How Ken Burns Edited The Vietnam War Documentary

Written by MasterClass

Jul 25, 2019 • 3 min read

When it comes to documentary films, Ken Burns has demonstrated that good documentary storytelling will always require time and experimentation in the editing suite. His process on The Vietnam War—which took more than 10 years total to make—is a testament to that fact.


What Is Ken Burns’ The Vietnam War?

The Vietnam War is an acclaimed 10-part documentary series that premiered in 2017. Directed by Burns and frequent collaborator Lynn Novick, it aims to provide a new perspective on the United States’ involvement in Vietnam by centering the stories combatants, protesters and other witnesses, while sidelining the voices of politicians and personalities who dominated the news at the time.

How Ken Burns Edited The Vietnam War in 7 Steps

Viewers who have seen the first episode of The Vietnam War will know it starts with an eight-minute opening scene that sets up the series. That scene began life four-and-a-half years earlier as a 28-minute blind assembly—essentially, an audio-only “radio play” of potential narration. Here, Burns shares the steps he went through to evolve that scene in the editing suite from the blind assembly to its taut final cut.

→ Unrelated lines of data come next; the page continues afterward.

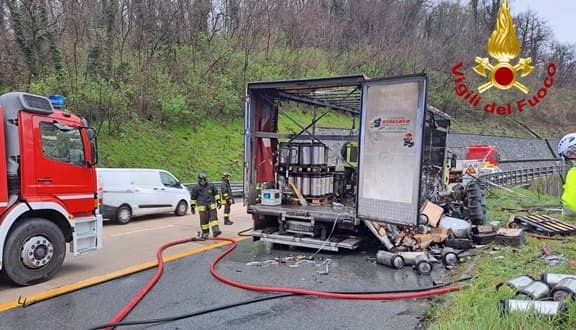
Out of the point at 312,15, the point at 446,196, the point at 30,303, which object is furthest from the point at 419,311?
the point at 312,15

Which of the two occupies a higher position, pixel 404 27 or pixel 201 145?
pixel 404 27

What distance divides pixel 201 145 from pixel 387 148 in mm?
15634

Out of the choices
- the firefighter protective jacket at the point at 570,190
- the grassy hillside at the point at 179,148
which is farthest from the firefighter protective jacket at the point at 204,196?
the grassy hillside at the point at 179,148

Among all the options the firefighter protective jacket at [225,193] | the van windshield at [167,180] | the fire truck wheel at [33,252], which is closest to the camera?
the fire truck wheel at [33,252]

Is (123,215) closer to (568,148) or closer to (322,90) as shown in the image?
(322,90)

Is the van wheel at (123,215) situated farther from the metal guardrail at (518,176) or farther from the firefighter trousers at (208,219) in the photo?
the metal guardrail at (518,176)

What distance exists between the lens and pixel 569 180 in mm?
7535

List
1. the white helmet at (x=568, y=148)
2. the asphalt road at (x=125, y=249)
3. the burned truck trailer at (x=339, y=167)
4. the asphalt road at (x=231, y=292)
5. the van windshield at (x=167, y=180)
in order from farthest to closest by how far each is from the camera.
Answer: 1. the van windshield at (x=167, y=180)
2. the white helmet at (x=568, y=148)
3. the burned truck trailer at (x=339, y=167)
4. the asphalt road at (x=125, y=249)
5. the asphalt road at (x=231, y=292)

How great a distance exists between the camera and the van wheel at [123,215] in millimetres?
12014

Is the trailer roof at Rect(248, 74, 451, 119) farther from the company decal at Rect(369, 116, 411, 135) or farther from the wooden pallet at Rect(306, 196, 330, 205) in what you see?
the wooden pallet at Rect(306, 196, 330, 205)

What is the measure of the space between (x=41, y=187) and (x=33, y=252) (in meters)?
0.89

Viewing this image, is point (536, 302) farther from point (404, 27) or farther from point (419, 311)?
point (404, 27)

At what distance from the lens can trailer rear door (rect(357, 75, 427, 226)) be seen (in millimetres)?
6746

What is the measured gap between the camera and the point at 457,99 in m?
41.1
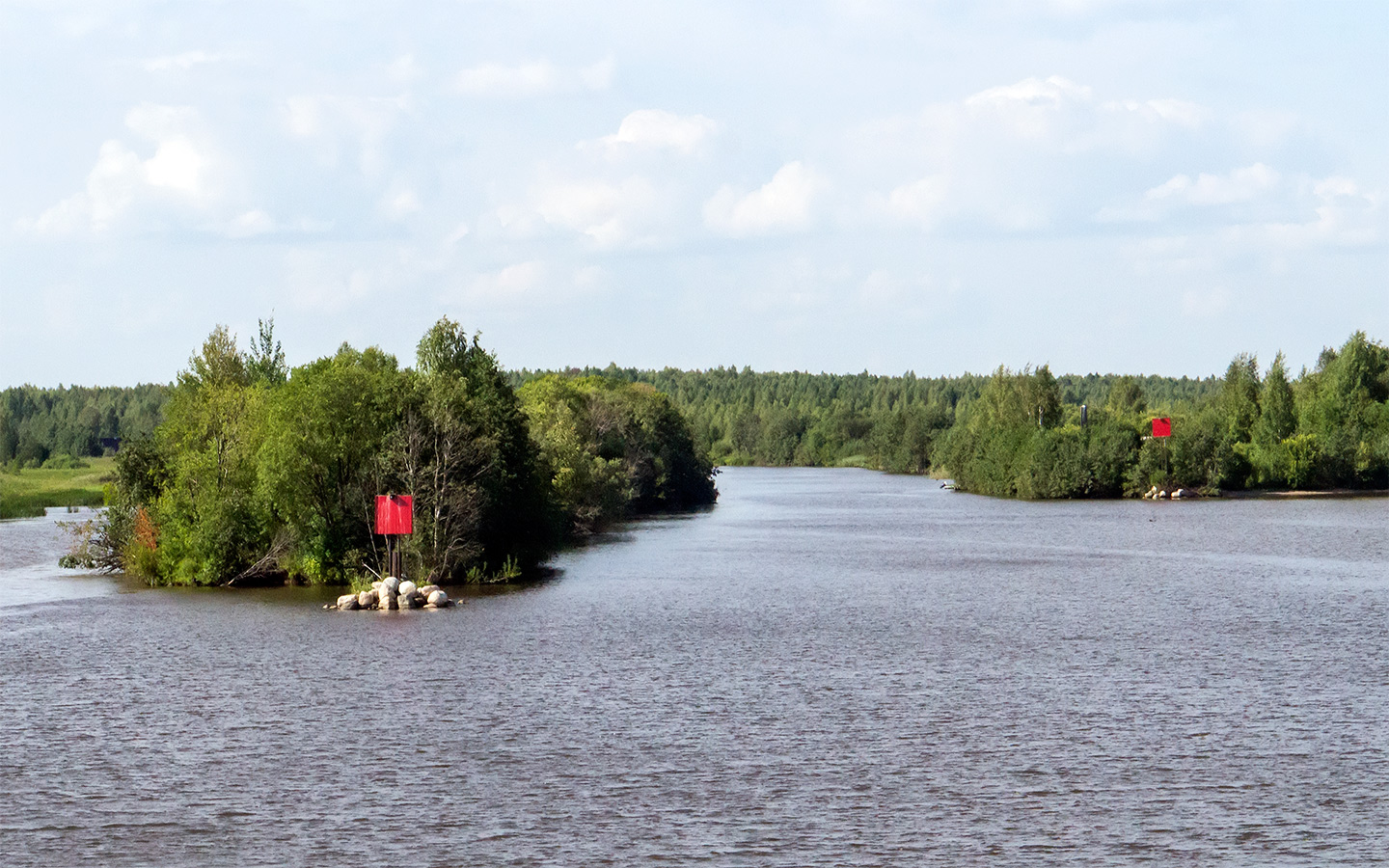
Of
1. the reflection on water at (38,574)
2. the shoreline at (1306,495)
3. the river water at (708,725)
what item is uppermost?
the shoreline at (1306,495)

  1. In their first blind assembly, Burns’ voice reads the scratch narration, which is intended to be temporary and used only to experiment with phrasing and timing for rough edits.
  2. Following this narration, Burns tries a technique that has worked well for previous series—that of a dramatis personae, or an introduction to the cast of characters. They include choice quotes about the war from over a dozen people, beginning with veteran John Musgrave’s confession that “I’m scared of the dark, still.”
  3. A few blind assemblies later, all but two of the talking heads have been cut out of the opening. Burns realized that their familiar dramatis personae technique isn’t really working for this series, and they begin to experiment with an entirely new idea. They cut a visual sequence that involves iconic footage from the Vietnam War being played in reverse, with backwards motion, creating a disorienting experience for the viewer that reflects the troubling memories being replayed in the minds of soldiers who survived the conflict.
  4. Still not quite satisfied, Burns searches for a way to also anchor the series in the American experience, and to set up that there were conflicting truths at play for the people involved.
  5. By draft 12, many visual elements are in place, including archival footage that is still watermarked, or digitally stamped with time code and newsreel logos—meaning that the material had not been licensed and paid for yet. But something key has been omitted: the “scared of the dark” quote no longer opens the film. Musgrave’s story required viewers to know more about the larger geopolitical context than they could be expected to know at the start of the episode. A new select by Karl Marlantes that speaks of how divisive and traumatic the war was for everyone involved and ends with the rhetorical question “what happened?” serves to better reflect the starting point for the majority of viewers first embarking upon the TV series.
  6. By the time Burns makes a rough cut of the film, he will have found the narrative form, rhythm, and pacing for the opening. He is happy with the order of the script, and the imagery in this version is for the most part what will survive to the finished film. What remains is refining, perfecting, and polishing—an iterative process that may still require many drafts and weeks of work.
  7. The final version of The Vietnam War opening contains clean, licensed footage, a title card and graphic, composed music and sound effects, and professional narration by none other than Peter Coyote. Some 80% of the initial blind assembly is gone, including the quote by John Musgrave that originally seemed essential. But what remains is masterful.